LEGAL INFORMATION
The following is a selection of links for legal information related to the purchase and selling of real estate.
Buying & Closing Costs
Legal Costs
Legal costs for a purchase with a mortgage usually range from $750 - $1000 regardless of whether the buyer retains the services of a Lawyer or Notary Public. It is important for the buyer to understand what is or is not included in a quote and what might be added as additional charges. Costs that are usually included in a quote are professional fees, land title search and registration fees and miscellaneous office disbursements. GST and PST are usually added to fees and disbursements as with other services and products.
Third-Party Closing Costs
These costs are usually quoted separately from “Legal Costs” as they vary from one transaction to another. For example, the lawyer or notary will need to obtain a Municipal tax certificate, the cost of which varies from $25 to $50 depending on the municipality. Similarly the lawyer or notary will obtain an insurance binder showing loss payable to the lender, the cost of which varies but usually ranges from $25 to $35. Finally, for strata title property, the lawyer or notary will require a Form F stating there are no arrears in maintenance fees, the cost of which varies but usually ranges from $25 to $35. The Strata Corporation may also charge a “Move-In” fee which usually ranges from $50 to $200.
Many lenders will require the lawyer or notary to obtain on behalf of the buyer a Survey Certificate, Title Insurance or Western Law Societies Conveyancing Protocol. A Survey Certificate is used by the lender to ensure that the buildings on the property do not encroach on adjoining property or into “set backs”. If a Survey Certificate is not available lenders may accept Title Insurance or the Western Law Societies Conveyancing Protocol. Title Insurance and Western Law Societies Conveyancing Protocol provide insurance to protect the lender from any encroachments that would have been identified by a survey certificate. Title Insurance has some additional coverage that may be important to a buyer. The cost for a new Survey Certificate or Title Insurance for mortgages less than $500,000 usually ranges from $200 to $250. In the event of a subsequent refinancing an owner may need to buy a new Title Insurance policy. Most law firms will charge only a nominal fee for the Western Law Societies Conveyancing Protocol. It is important to review with your lawyer or notary the appropriateness of each product to your situation.

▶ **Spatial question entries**
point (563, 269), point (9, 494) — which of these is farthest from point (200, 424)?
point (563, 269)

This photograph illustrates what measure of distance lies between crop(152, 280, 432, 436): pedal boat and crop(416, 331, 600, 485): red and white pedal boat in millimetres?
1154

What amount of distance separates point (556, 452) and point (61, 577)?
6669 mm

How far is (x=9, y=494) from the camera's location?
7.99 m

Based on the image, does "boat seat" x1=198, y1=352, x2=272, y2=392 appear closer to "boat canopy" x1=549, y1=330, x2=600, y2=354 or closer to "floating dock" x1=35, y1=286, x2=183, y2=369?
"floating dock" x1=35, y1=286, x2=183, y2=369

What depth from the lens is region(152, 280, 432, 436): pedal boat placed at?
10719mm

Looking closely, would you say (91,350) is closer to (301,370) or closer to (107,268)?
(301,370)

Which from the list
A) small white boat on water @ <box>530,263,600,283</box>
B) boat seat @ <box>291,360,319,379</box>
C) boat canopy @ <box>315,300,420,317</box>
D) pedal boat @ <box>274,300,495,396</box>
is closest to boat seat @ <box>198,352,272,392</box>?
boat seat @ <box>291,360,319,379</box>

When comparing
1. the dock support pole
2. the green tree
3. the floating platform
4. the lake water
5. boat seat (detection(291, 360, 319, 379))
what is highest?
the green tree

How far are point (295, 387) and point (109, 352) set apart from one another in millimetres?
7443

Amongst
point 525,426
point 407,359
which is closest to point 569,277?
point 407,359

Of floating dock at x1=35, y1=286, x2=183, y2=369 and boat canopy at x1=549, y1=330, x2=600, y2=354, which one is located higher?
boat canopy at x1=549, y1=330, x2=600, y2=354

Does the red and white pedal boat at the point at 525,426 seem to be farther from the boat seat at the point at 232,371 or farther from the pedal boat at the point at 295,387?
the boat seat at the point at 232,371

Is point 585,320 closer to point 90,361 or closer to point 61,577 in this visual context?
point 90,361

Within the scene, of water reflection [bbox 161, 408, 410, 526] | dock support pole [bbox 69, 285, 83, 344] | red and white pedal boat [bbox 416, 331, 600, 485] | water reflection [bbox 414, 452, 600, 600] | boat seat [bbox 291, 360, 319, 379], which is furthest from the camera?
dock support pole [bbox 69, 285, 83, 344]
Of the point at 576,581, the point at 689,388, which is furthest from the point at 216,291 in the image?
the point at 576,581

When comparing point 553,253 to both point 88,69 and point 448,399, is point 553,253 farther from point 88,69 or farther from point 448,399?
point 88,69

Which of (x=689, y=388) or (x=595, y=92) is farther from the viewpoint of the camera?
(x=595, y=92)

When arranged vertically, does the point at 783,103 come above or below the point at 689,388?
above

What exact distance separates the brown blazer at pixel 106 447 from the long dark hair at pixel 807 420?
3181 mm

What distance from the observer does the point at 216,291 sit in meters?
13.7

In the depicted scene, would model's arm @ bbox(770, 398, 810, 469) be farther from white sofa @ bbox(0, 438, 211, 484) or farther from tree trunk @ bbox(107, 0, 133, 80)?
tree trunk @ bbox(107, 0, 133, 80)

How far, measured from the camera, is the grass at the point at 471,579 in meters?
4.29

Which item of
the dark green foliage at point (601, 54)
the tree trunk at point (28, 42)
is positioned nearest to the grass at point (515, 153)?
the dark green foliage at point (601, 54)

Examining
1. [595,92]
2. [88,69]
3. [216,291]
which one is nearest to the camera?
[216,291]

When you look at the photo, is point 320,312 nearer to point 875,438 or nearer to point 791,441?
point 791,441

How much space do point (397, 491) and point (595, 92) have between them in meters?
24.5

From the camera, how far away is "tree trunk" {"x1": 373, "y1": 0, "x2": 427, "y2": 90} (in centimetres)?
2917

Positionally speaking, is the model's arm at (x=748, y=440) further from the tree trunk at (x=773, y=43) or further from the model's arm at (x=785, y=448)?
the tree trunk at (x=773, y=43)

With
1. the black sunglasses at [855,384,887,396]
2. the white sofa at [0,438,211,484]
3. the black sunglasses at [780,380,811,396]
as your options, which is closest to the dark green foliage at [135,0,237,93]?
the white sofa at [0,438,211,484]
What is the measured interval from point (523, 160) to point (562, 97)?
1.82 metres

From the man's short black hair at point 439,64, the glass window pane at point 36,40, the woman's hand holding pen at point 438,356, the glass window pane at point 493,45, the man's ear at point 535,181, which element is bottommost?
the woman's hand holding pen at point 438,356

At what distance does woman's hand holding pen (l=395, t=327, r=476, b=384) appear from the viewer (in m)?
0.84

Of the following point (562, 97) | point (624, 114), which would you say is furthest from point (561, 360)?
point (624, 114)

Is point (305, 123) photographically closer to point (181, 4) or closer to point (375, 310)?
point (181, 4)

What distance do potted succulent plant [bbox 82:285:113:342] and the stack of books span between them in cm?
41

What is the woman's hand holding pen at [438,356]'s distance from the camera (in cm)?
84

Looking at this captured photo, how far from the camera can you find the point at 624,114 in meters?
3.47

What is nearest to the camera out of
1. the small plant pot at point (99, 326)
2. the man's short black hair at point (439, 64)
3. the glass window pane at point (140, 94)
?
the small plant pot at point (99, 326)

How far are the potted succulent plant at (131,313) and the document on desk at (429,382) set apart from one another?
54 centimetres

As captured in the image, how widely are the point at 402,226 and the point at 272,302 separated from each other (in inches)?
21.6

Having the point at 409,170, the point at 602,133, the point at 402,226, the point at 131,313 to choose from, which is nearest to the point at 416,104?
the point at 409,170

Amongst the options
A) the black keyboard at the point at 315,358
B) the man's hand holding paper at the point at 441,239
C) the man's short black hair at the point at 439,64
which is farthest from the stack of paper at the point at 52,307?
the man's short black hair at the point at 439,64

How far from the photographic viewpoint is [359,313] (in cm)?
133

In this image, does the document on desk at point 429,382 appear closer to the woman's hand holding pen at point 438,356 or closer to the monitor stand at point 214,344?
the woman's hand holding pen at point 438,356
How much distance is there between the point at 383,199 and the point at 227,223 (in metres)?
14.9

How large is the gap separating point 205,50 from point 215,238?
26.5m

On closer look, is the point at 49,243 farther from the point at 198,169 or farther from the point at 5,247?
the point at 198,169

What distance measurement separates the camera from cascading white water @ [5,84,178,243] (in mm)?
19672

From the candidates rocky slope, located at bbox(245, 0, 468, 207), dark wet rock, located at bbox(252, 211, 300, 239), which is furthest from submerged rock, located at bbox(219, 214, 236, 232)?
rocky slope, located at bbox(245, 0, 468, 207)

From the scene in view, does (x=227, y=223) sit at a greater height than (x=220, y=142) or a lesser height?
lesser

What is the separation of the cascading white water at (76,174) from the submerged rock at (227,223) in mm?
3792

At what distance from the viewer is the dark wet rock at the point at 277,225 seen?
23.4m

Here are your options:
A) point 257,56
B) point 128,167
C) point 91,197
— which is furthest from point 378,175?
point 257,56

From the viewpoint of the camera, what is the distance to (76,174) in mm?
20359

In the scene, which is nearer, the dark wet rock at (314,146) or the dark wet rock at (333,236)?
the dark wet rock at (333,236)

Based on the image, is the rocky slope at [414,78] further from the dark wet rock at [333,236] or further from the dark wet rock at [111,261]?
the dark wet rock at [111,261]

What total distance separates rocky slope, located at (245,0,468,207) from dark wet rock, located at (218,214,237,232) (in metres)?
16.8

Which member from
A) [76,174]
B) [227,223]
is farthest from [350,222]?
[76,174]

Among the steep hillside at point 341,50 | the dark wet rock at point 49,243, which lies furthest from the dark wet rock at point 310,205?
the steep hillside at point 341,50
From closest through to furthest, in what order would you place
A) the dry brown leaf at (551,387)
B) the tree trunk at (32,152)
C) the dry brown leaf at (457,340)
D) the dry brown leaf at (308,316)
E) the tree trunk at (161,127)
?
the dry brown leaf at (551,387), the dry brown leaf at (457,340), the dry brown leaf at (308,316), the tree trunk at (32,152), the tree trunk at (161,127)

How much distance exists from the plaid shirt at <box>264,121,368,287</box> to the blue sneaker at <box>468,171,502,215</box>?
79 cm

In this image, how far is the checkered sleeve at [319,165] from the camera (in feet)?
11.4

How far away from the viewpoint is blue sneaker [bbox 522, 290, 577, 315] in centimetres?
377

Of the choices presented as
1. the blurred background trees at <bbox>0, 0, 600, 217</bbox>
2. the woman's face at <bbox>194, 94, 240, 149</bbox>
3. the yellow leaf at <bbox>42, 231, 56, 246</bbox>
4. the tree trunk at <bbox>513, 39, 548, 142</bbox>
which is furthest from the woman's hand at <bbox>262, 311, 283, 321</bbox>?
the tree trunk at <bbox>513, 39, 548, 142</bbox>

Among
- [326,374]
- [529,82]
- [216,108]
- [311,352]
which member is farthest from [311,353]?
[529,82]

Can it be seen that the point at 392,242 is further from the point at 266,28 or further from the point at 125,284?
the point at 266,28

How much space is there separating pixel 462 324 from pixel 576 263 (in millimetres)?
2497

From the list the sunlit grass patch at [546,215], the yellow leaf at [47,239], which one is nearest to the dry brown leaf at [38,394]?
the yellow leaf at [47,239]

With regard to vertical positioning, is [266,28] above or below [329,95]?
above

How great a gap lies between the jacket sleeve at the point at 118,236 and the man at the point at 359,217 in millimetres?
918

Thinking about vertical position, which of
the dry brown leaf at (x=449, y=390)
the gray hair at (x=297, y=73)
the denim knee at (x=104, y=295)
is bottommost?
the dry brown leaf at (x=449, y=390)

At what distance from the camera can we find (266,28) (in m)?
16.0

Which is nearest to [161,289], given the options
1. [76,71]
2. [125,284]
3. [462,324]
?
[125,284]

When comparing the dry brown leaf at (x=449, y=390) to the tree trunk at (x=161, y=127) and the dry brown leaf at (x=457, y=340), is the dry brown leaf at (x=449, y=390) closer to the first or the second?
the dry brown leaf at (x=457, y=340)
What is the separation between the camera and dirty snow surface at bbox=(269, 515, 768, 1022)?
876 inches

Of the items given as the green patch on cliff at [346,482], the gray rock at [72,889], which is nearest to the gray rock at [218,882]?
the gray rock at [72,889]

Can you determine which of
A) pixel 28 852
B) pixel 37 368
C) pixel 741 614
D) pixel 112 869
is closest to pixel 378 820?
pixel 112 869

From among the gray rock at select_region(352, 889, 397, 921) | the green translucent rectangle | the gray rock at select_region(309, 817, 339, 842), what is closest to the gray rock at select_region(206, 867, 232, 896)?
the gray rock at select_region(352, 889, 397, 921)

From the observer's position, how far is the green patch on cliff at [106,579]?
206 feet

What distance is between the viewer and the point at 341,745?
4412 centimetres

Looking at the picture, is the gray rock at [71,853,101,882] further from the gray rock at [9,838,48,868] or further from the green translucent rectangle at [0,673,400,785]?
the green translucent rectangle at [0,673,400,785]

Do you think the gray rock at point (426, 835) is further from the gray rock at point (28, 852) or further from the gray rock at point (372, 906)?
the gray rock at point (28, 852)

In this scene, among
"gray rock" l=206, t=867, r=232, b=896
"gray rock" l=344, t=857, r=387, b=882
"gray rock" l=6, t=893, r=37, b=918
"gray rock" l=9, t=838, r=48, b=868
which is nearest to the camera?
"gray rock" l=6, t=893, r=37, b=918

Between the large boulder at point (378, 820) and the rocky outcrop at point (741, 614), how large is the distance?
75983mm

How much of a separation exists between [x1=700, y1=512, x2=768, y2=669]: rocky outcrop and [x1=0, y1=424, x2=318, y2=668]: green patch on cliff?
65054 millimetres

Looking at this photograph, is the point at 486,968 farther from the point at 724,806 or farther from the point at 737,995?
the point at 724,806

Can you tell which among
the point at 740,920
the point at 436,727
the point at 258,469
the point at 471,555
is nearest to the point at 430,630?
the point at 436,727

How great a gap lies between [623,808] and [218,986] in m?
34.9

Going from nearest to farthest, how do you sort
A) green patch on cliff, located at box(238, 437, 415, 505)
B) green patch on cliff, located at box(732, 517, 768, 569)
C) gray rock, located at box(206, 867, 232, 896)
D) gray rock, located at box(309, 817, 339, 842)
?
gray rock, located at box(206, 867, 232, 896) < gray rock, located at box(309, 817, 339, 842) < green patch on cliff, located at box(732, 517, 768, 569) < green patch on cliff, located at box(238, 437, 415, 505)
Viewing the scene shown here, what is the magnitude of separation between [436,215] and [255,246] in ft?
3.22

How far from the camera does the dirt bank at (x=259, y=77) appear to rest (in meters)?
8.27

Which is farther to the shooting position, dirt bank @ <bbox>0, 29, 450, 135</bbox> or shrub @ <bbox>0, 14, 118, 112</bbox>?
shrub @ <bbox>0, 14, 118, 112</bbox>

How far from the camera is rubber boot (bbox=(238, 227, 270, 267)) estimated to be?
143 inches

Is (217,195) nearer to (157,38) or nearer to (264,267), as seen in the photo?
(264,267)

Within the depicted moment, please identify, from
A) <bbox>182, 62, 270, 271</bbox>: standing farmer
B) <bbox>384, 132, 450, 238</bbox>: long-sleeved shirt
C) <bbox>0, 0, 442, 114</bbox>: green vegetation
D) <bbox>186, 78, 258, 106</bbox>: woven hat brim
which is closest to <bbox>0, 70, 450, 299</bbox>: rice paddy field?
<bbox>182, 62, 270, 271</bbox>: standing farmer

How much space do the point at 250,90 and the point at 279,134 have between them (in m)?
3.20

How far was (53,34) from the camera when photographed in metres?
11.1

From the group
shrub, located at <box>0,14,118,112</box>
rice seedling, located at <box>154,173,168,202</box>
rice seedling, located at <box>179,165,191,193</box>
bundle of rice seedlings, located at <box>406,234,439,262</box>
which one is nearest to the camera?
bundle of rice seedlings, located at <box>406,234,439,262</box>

▶ **Directives**
• 1. In the real estate legal costs text, which three products does it say many lenders require the lawyer or notary to obtain on the buyer's behalf?
• 2. Please quote the real estate legal costs text, beginning at the words "Buying & Closing" and stopping after "services and products.".

▶ **Task-by-task answers**
• 1.
Survey Certificate
Title Insurance
Western Law Societies Conveyancing Protocol

• 2.
Buying & Closing Costs
Legal Costs
Legal costs for a purchase with a mortgage usually range from $750 - $1000 regardless of whether the buyer retains the services of a Lawyer or Notary Public. It is important for the buyer to understand what is or is not included in a quote and what might be added as additional charges. Costs that are usually included in a quote are professional fees, land title search and registration fees and miscellaneous office disbursements. GST and PST are usually added to fees and disbursements as with other services and products.